• _Direction 1_
Which lines of the records below contain the string "Return"? Pull out each of them in full.

Countries are making trade deals, knocking down barriers, opening up markets. The USA, on the other hand, is spinning in circles. We talk a good game, but we just don’t play one. The fear is that the final four will become the final three. The #1 rated team will soon get benched…not because we didn’t play well…simply because we didn’t play as a team, and our team lacked a long-term game plan.

Our country needs a robust trade policy, and trade is essential to the enhancement of the U.S. economy. It’s abundantly clear that over the last four years, trade policy for the USA has not been sparked with enthusiasm and enlightenment. Both the Obama Administration and the U.S. Congress have demonstrated time and again that talk about trade is rhetoric over substance.

The 111th and 112th Congresses rolled over what they could, enacted only what they had to and let any serious discussion of trade policy fade into oblivion. When a legitimate trade tool (like a duty suspension) is labeled as an earmark, then we know (for sure) that our international trade policy has completely ground to a halt, with little chance for success.

The White House took their stand on trade early in the first term.

On September 11, 2009, the Obama Administration placed a three-year, 35 percent tariff on low-price tires imported from China. This was a painful political protection that wasn’t even necessarily needed (or wanted) by the very people it was designed to help. Allowed under World Trade Organization rules, this was a restrictive action promoted by the United Steelworkers Union as a “job protection” effort. The administration failed to realize that low-cost tires were being used as a “merchandising tool” to balance the sale of high-price tires that were already being made in the United States.

The useless tire tax was in effect for a full three years, and the results were terrible. Production of the low-cost tires was simply relocated to other countries, and the punitive damages in the form of higher prices (as studied by the Peterson Institute) cost consumers about $1.1 billion in additional expense. At the same time, employment in the U.S. tire industry had a huge employment surge of only 1,200 workers, with an estimated cost of $900,000 for each job saved. How sad is this — choosing punishment over progress.

Simply look to recent efforts to renew and expand the Generalized System of Preferences (GSP), where Congress chose rollover instead of reform. Or, look to the extended delays in finally passing the long-awaited trade agreements with Colombia, Panama and South Korea. These delays raised doubts about the U.S. position on trade, as it relates to the global markets.

• _Exercise material_
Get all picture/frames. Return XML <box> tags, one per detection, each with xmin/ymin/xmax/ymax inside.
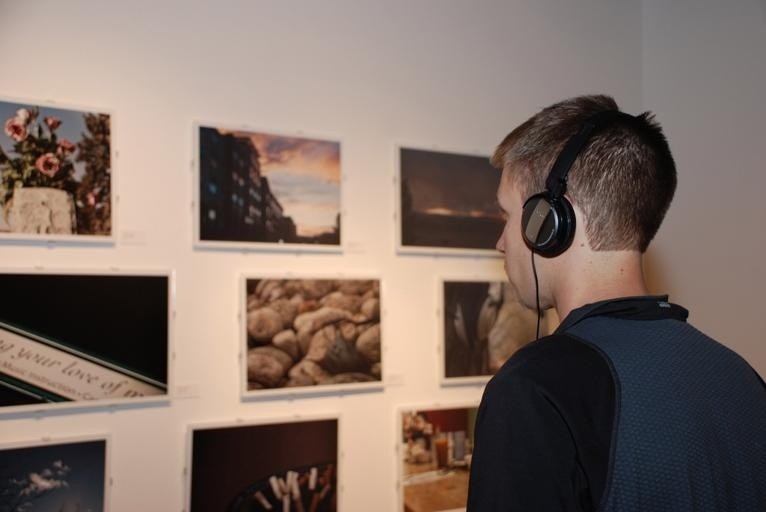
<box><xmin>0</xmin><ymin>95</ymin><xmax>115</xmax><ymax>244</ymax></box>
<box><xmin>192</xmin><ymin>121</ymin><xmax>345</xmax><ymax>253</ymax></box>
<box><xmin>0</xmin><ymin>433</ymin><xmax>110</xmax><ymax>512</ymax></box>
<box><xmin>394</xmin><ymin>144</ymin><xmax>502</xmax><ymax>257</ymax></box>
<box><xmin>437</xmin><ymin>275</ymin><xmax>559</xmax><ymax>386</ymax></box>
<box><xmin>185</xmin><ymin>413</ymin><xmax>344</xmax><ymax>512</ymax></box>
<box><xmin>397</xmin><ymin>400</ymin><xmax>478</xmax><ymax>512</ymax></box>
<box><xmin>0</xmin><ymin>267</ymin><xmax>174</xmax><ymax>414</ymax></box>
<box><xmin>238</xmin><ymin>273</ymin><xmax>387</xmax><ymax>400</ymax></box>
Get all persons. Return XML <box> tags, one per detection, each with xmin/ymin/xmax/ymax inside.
==
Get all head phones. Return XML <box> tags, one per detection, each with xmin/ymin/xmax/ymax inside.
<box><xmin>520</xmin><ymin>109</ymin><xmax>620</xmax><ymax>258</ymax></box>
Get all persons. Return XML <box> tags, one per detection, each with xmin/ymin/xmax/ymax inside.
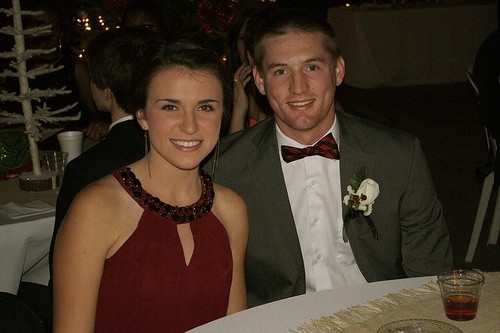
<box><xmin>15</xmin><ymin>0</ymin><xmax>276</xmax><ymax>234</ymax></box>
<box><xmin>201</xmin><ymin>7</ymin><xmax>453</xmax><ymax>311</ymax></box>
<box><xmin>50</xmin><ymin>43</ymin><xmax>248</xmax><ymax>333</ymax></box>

• _Direction 2_
From the trade policy text above, extract everything from "Countries are making" down to "long-term game plan.", word for word.

• _Finished answer 1_
Get all picture/frames. Return XML <box> tags, one per detection, each with xmin/ymin/xmax/ymax inside.
Get all persons. Return XML <box> tags, one per detection, each with xmin/ymin/xmax/ymax inside.
Get all head phones. Return XML <box> tags, one per detection, each with xmin/ymin/xmax/ymax inside.
Get all persons. Return XML <box> tags, one per detection, each with xmin/ymin/xmax/ymax inside.

• _Finished answer 2_
Countries are making trade deals, knocking down barriers, opening up markets. The USA, on the other hand, is spinning in circles. We talk a good game, but we just don’t play one. The fear is that the final four will become the final three. The #1 rated team will soon get benched…not because we didn’t play well…simply because we didn’t play as a team, and our team lacked a long-term game plan.